- [EXERCISE TASK 1]:
In the post below about moving a Photo Library to a NAS, list each place the author names as a valid concern for storing the library.
- [EXERCISE TASK 2]:
Reproduce the passage of the post on moving a Photo Library to a NAS between "There is a least" and "what you think?", inclusive.
- [EXERCISE TASK 3]:
Write the next part of the post about moving a Photo Library to a NAS, beginning after its final sentence.

# Start of GIVEN TEXT

Moving Photo Library to a NAS

I’m curious if any of you have experience moving your Photo Library onto a network-attached storage device?

To offer some background, I have a 1.4TB photo library, and I’ve had it on an external RAID drive for several years. But that hardware is dying, and its software is lousy and often non-functional. So I bought a 4-bay Synology NAS, and I have successfully moved all my Time Machine backups to it, which is explicitly supported by both Apple and Synology.

I also wanted to move my Photo Library to it, but officially Apple doesn’t recommend it due to risk of data loss:

This guy goes into a lot of detail about where it is and is not safe to store a Photo Library, and he also says no to NAS:

But nowhere do I see an explanation about WHY it’s not safe. Only “Storing your library on a network share can lead to poor performance, data corruption, or data loss.”

Where I see valid concerns are:

  • in a synced folder, such as Dropbox or iCloud Drive, where syncing it to another location could confuse and corrupt the library
  • on a file system that is not HFS+, since I believe that the integrity of the library has been written in such a way that it depends on the journaling and other features of this specific file system it resides on
  • in a shared folder, where there’s a risk that two users may try to access (and therefore modify) the same library at the same time, which it’s not designed to do.

But none of that rules out NAS strictly. I will never put it in a synced folder or share it with anyone, and I can make sure it’s HFS+.

Another concern is that network storage will be slow. Well, that’s my problem to deal with.

And yet another concern is that disconnection of the network drive could lead to corruption. But I don’t buy that argument. For a reason that I don’t understand, my external Lacie RAID drives have been randomly going offline on a regular basis for YEARS. Then Photos says “Photos needs to Quit because the library has become unavailable.” Then I restart the drive, restart Photos, and everything is always fine. No corruption, no rebuilding. MUCH better than the old iPhoto days.

Nonetheless, this guy found a way to do it that adds a layer of safety that seems hard to dispute. He creates a sparse image on the NAS, mounts it locally on the Mac, and puts the library in there:

There is a least one commenter in there who is adamant that it’s a bad idea. But he seems to be nothing but a zealot with an Apple recommendation and no real knowledge. And some of the advantages of this approach are that you can force the file system on the sparse image to be whatever you want, independent of the file system the image lives on; and secondly, the image can only be opened and mounted in once place at a time, ensuring that it won’t be opened by two users at once.

So!

I tried his idea, and have had it up for a couple weeks. It’s lost connection a couple times, but recovery is fine, just like with an external drive. Everything seems to be fine.

But I’m not sure if I’m living dangerously or doing just fine, thank you. I’d love to know if you guys have field experience doing this and what you think?

I’d offer my long-time experience of using a sparse disk image on a Synology drive as an hourly backup destination, over Wi-Fi no less, but I don’t want to be called “some guy” or a “zealot” if you don’t believe me.

# End of GIVEN TEXT
# Start of DATA SUPPLIED

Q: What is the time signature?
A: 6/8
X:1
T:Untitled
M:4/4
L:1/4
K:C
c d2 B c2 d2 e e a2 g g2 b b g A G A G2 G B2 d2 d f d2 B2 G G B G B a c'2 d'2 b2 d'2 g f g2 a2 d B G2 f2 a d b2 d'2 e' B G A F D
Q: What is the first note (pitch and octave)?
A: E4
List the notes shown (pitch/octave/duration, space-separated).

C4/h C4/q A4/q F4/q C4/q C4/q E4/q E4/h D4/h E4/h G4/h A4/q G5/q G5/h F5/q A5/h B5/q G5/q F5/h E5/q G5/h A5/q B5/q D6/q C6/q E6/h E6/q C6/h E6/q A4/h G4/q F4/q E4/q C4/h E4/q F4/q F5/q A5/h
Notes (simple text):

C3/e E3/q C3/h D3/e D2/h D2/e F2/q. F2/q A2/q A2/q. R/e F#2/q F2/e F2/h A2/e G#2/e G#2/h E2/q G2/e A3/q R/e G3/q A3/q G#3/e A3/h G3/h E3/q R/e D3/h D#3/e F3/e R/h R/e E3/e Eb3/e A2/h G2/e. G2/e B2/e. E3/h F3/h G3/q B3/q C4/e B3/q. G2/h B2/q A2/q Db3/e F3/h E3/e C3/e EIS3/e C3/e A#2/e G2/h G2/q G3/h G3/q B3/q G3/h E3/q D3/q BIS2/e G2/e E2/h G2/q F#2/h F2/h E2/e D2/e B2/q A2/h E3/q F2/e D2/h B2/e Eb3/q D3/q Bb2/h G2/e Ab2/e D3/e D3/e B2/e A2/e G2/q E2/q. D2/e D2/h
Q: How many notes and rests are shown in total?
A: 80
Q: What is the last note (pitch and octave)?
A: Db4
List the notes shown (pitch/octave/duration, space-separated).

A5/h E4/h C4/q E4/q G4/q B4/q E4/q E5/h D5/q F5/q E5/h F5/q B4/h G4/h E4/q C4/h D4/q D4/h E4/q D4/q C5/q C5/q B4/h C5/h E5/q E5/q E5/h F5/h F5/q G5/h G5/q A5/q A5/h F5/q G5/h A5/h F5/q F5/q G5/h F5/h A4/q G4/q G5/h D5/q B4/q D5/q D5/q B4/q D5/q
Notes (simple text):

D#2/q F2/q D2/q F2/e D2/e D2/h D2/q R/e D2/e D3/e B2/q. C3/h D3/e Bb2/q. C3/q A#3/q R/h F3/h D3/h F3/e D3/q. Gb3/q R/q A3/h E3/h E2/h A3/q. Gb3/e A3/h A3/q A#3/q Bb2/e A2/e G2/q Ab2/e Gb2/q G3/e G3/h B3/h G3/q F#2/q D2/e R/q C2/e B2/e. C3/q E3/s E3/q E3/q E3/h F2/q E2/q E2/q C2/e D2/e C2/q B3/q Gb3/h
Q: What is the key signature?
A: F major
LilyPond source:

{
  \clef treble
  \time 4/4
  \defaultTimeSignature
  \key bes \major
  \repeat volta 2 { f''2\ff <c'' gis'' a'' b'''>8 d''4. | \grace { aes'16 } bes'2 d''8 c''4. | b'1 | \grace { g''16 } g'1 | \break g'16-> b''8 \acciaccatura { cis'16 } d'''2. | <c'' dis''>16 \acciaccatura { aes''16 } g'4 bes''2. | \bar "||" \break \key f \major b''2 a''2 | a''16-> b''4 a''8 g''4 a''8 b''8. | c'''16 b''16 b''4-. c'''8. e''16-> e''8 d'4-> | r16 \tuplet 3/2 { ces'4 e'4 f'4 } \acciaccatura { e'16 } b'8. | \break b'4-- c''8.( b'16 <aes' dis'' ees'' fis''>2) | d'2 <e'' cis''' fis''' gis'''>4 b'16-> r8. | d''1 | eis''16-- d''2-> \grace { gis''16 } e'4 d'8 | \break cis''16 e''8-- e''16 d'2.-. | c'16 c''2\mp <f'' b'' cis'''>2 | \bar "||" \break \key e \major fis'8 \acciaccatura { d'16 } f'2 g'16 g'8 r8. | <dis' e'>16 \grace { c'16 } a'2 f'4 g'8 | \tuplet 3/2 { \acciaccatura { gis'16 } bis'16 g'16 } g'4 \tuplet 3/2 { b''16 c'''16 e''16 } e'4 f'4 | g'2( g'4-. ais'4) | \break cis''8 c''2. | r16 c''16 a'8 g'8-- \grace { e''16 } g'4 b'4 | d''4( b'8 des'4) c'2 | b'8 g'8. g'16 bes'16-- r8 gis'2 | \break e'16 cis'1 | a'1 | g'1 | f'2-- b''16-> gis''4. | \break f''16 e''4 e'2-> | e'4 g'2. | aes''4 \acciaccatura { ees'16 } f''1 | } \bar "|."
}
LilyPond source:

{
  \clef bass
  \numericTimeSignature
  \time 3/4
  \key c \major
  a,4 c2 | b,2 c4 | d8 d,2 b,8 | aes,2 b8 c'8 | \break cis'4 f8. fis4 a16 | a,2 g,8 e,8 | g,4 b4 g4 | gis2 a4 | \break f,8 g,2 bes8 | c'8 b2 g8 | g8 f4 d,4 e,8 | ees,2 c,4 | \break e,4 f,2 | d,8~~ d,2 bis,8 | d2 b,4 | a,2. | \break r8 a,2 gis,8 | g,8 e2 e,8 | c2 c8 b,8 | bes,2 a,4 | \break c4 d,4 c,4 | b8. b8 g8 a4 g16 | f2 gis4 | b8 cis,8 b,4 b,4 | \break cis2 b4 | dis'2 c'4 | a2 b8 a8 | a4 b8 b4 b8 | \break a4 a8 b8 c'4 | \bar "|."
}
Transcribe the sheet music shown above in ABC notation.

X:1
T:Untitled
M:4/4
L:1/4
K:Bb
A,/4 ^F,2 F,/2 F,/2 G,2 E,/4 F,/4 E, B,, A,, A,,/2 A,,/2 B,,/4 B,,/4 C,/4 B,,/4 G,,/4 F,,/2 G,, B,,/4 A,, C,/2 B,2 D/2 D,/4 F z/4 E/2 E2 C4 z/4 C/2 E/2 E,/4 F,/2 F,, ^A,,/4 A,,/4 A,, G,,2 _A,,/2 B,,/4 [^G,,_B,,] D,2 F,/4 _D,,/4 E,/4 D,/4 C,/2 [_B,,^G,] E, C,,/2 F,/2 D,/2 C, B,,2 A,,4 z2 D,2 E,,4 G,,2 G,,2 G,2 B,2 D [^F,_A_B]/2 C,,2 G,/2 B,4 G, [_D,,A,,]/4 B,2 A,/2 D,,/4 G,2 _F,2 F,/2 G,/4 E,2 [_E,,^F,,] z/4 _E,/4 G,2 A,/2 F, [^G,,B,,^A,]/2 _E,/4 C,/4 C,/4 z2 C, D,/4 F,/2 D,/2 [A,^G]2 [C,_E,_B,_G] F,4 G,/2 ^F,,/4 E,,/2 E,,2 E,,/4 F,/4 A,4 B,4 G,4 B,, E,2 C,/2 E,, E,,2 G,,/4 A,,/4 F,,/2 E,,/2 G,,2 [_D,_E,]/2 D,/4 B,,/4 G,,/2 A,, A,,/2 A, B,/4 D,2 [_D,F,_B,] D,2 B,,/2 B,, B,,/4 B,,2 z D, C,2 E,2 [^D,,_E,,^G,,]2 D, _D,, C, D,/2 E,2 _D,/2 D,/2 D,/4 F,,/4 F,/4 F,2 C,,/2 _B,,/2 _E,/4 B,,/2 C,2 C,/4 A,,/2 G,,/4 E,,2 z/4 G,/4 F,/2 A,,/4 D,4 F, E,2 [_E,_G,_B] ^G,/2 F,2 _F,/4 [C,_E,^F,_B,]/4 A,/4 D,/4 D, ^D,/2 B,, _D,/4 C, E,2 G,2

# End of DATA SUPPLIED

- [TASK OUTPUT 1]:
- A synced folder, such as Dropbox or iCloud Drive
- A file system that is not HFS+
- A shared folder

- [TASK OUTPUT 2]:
There is a least one commenter in there who is adamant that it’s a bad idea. But he seems to be nothing but a zealot with an Apple recommendation and no real knowledge. And some of the advantages of this approach are that you can force the file system on the sparse image to be whatever you want, independent of the file system the image lives on; and secondly, the image can only be opened and mounted in once place at a time, ensuring that it won’t be opened by two users at once.

So!

I tried his idea, and have had it up for a couple weeks. It’s lost connection a couple times, but recovery is fine, just like with an external drive. Everything seems to be fine.

But I’m not sure if I’m living dangerously or doing just fine, thank you. I’d love to know if you guys have field experience doing this and what you think?

- [TASK OUTPUT 3]:
I think @dave1 was saying that the sparse image approach naysayer was the person who didn’t seem like a technically reliable source. :slight_smile: So please do share your experience!

Adam is right! The “naysayer” was just repeating the generic Apple guideline and shooting down what might have been a perfectly safe solution without adding any useful technical or empirical input. In fact, if you read that thread, it’s exasperating to hear this sparse image idea getting summarily dismissed.

So please do share your experience!

Thanks for clarifying. :slight_smile: I use Carbon Copy Cloner to back up physical hard drives to sparse disk images that live on a Synology NAS on a several-times-a-day basis. (hourly and 3x day) CCC mounts the dmg files across the Wi-FI network from the NAS, then unmounts them when finished. I’ve been doing this since May of 2018 (based on the creation date of the .dmg files.)

I’d say that it works nearly flawlessly. I say “nearly,” because if other network activity is causing congestion, CCC will report that the disk is damaged and needs repair. I’ve never had Disk Utility find any trouble with the image when this occurs, which has maybe happened 4 times this whole year (and only occurs if bandwidth is severely constrained thanks to FaceTime.)

I’ll be surprised if it doesn’t work in your scenario. The only caveat I can think of is that you’ll want to make sure the virtual volume is mounted before launching Photos. That’s the slowest part of the operation across the network and I could imagine a scenario where the app times out waiting for it, particularly since it’s probably untested given the “unsupported” party line.

Thanks for that great reply!

Aha, good idea. I still have a separate external drive for that purpose, but consolidating that onto the NAS sounds appealing. But I have question: in the event my internal HD dies, the goal would be to boot from the CCC image and, when the new drive arrives, copy from there back to the new/blank internal drive. Can you do that from the NAS? Can a blank Mac detect a “NAS disk image” as a boot drive?

I have not had that problem. And I never seem to have to mount the disk image. I think Photos automatically mounts it when launched, but I will check that when I get a chance.

One more note just for the record… While Spare Image + NAS has worked great for you for CCC backups, that doesn’t necessarily imply that it’s safe for preventing the “data corruption, or data loss” Apple warns about for the Photos Library.

So I’m definitely still interested in knowing if anyone has reliably kept their Photos Library on a NAS…

I have no idea, I’m not imaging my boot drive to the NAS. But Bombich Software has excellent support so you might drop them a note.

I’m 99% certain that you would not be able to. You would have to do something like:

  • Boot the Mac into recovery mode (Internet recovery if the recovery partition isn’t available)
  • Install macOS from recovery mode
  • Install CCC on the new system
  • Use CCC to restore the system.

I don’t know if you will be able to restore the system volume, since you will be trying to overwrite the running system (which is never a good idea).

If you want to use a NAS for a whole-system backup, I would recommend creating a bootable device (maybe a flash drive with a minimal OS installation) with CCC installed. This way, you could boot that and use it to completely reimage the Mac’s storage from the NAS image.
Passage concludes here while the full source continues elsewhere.